Ella menatapnya tak percaya. “Nikolas, aku belum siap pindah. Semua barang-barangku ada di sini. Dan aku…”

“Barangmu bisa dikirim. Yang penting kamu ikut aku sekarang.” Nikolas melangkah mendekat, meletakkan mantelnya di pundak Ella tanpa memberi ruang untuk perlawanan.

Ella mundur setapak, tapi punggungnya sudah menyentuh dinding. “Kamu nggak bisa seenaknya nyeret aku gini.”

Nikolas menatapnya lama, suaranya turun, tenang tapi mengancam. “Aku bukan nyeret. Aku memindahkan calon ibu dari anakku ke tempat yang lebih layak. Dan aku nggak akan minta persetujuan untuk itu.”

Ella menahan napas, mencoba mencari celah untuk membantah, tapi tatapan Nikolas terlalu tajam, terlalu yakin.

“Kalau aku nggak mau?” suaranya lirih, tapi penuh tantangan.

Nikolas tersenyum miring. “Kalau kamu nggak mau, aku akan tetap membawamu. Bedanya, kalau kamu ikut baik-baik, kita bisa bicara di mobil. Kalau kamu melawan, aku akan menggendongmu keluar.”

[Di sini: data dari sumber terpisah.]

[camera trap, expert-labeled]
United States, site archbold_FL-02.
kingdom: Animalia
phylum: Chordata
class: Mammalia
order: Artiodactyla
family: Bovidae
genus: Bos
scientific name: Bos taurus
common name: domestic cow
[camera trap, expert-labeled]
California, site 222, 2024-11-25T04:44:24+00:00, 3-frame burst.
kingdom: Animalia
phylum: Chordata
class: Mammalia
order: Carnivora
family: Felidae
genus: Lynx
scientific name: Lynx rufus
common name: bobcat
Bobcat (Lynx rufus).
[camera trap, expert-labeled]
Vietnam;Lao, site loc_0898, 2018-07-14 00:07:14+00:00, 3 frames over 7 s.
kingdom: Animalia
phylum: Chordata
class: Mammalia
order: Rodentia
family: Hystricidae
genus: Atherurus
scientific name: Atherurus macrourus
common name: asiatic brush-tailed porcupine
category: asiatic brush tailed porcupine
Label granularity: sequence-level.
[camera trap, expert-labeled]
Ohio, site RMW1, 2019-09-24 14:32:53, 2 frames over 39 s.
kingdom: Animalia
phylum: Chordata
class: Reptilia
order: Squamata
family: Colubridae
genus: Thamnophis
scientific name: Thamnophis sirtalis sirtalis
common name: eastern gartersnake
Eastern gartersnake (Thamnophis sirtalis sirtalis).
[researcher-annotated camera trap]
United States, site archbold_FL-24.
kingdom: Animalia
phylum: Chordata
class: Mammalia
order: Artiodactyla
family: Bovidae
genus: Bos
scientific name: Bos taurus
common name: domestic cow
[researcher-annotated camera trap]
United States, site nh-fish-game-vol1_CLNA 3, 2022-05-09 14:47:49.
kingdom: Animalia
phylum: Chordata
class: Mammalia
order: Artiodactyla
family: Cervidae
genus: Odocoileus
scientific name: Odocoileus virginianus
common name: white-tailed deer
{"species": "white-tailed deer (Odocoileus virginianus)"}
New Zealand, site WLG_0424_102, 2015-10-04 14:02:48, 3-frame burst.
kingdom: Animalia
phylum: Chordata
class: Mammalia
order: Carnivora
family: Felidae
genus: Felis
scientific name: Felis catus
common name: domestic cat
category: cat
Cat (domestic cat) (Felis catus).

Ella memandangnya, antara marah dan tak berdaya. Pada akhirnya, ia hanya bisa menghela napas berat saat Nikolas meraih tas tangannya dan menggandengnya keluar apartemen.

Di lorong, suara hak sepatu Ella bergema, kontras dengan langkah mantap Nikolas yang seolah sudah menentukan segalanya.

Ia tidak tahu, saat pintu mobil mewah itu tertutup di belakangnya, bahwa hidup di mansion Nikolas akan membuka pintu pada dunia yang jauh lebih rumit daripada yang pernah ia bayangkan.